Dyspnoea and respiratory muscle ultrasound to predict extubation failure
- PMID: 33875492
- DOI: 10.1183/13993003.00002-2021
Dyspnoea and respiratory muscle ultrasound to predict extubation failure
Abstract
Background: This study investigated dyspnoea intensity and respiratory muscle ultrasound early after extubation to predict extubation failure.

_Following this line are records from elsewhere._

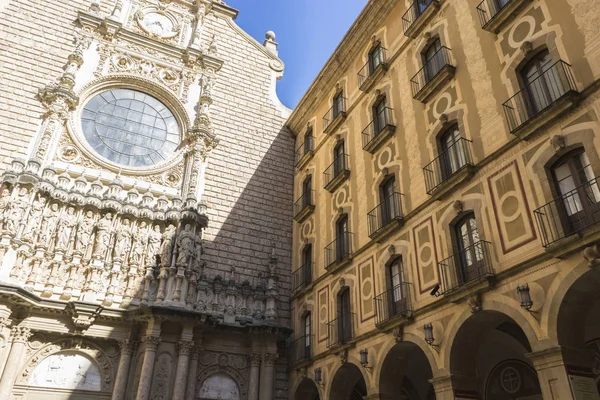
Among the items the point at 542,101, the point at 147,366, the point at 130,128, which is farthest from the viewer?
the point at 130,128

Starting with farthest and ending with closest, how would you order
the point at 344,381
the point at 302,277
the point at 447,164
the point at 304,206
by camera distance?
the point at 304,206 < the point at 302,277 < the point at 344,381 < the point at 447,164

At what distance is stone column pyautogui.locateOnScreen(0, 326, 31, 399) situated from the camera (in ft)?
46.5

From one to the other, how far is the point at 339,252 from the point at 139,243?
6.95m

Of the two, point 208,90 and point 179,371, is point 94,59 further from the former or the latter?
point 179,371

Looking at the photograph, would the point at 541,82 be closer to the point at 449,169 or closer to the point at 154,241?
the point at 449,169

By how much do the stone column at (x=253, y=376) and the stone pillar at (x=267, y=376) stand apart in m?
0.18

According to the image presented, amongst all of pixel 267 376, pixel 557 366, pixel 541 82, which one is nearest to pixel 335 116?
pixel 267 376

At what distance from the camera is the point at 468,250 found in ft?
37.0

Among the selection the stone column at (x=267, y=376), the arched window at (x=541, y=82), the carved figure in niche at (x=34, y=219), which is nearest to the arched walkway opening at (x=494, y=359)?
the arched window at (x=541, y=82)

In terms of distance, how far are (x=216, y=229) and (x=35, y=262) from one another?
20.7 feet

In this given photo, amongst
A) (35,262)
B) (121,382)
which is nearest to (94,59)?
(35,262)

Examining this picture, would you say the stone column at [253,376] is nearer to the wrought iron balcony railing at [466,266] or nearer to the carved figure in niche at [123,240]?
the carved figure in niche at [123,240]

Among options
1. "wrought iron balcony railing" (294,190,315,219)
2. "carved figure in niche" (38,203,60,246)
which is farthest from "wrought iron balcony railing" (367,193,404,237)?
"carved figure in niche" (38,203,60,246)

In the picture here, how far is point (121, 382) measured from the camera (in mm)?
15531
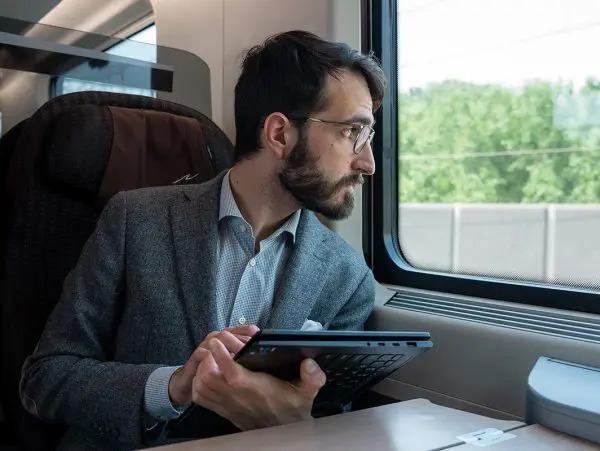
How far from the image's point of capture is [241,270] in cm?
147

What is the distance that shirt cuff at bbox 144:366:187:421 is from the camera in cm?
122

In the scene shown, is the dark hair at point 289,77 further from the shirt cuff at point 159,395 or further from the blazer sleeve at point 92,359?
the shirt cuff at point 159,395

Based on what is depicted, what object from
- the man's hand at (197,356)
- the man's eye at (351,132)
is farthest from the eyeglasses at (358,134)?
the man's hand at (197,356)

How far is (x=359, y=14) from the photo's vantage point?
197 centimetres

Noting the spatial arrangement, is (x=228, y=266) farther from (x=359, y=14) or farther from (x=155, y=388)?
(x=359, y=14)

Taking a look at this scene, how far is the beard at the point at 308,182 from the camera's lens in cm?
149

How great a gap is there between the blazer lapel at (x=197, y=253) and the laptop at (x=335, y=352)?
0.30 metres

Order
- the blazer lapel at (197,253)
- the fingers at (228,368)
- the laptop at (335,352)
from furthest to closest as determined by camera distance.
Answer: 1. the blazer lapel at (197,253)
2. the fingers at (228,368)
3. the laptop at (335,352)

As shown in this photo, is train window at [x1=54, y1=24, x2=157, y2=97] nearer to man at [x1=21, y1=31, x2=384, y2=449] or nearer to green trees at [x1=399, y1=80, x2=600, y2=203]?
man at [x1=21, y1=31, x2=384, y2=449]

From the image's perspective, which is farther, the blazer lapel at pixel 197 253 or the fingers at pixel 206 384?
the blazer lapel at pixel 197 253

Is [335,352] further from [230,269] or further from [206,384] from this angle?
[230,269]

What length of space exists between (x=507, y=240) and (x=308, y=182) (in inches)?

Methods: The study was conducted prospectively in two intensive care units in France and Canada. Patients intubated for at least 48 h were studied within 2 h after an extubation following a successful spontaneous breathing trial. Dyspnoea was evaluated by a dyspnoea visual analogue scale (Dyspnoea-VAS) ranging from 0 to 10 and the Intensive Care Respiratory Distress Observational Scale (IC-RDOS). The ultrasound thickening fraction of the parasternal intercostal and the diaphragm was measured; limb muscle strength was evaluated using the Medical Research Council (MRC) score (range 0-60).
Results: Extubation failure occurred in 21 out of 122 enrolled patients (17%). The median (interquartile range (IQR)) Dyspnoea-VAS and IC-RDOS were higher in patients with extubation failure versus success: 7 (4-9) versus 3 (1-5) (p<0.001) and 3.7 (1.8-5.8) versus 1.7 (1.5-2.1) (p<0.001), respectively. The median (IQR) ratio of parasternal intercostal muscle to diaphragm thickening fraction was significantly higher and MRC was lower in patients with extubation failure compared with extubation success: 0.9 (0.4-2.1) versus 0.3 (0.2-0.5) (p<0.001) and 45 (36-50) versus 52 (44-60) (p=0.012), respectively. The thickening fraction of the parasternal intercostal and its ratio to diaphragm thickening showed the highest area under the receiver operating characteristic curve (AUC) for an early prediction of extubation failure (0.81). AUCs of Dyspnoea-VAS and IC-RDOS reached 0.78 and 0.74, respectively.
Conclusions: Respiratory muscle ultrasound and dyspnoea measured within 2 h after extubation predict subsequent extubation failure.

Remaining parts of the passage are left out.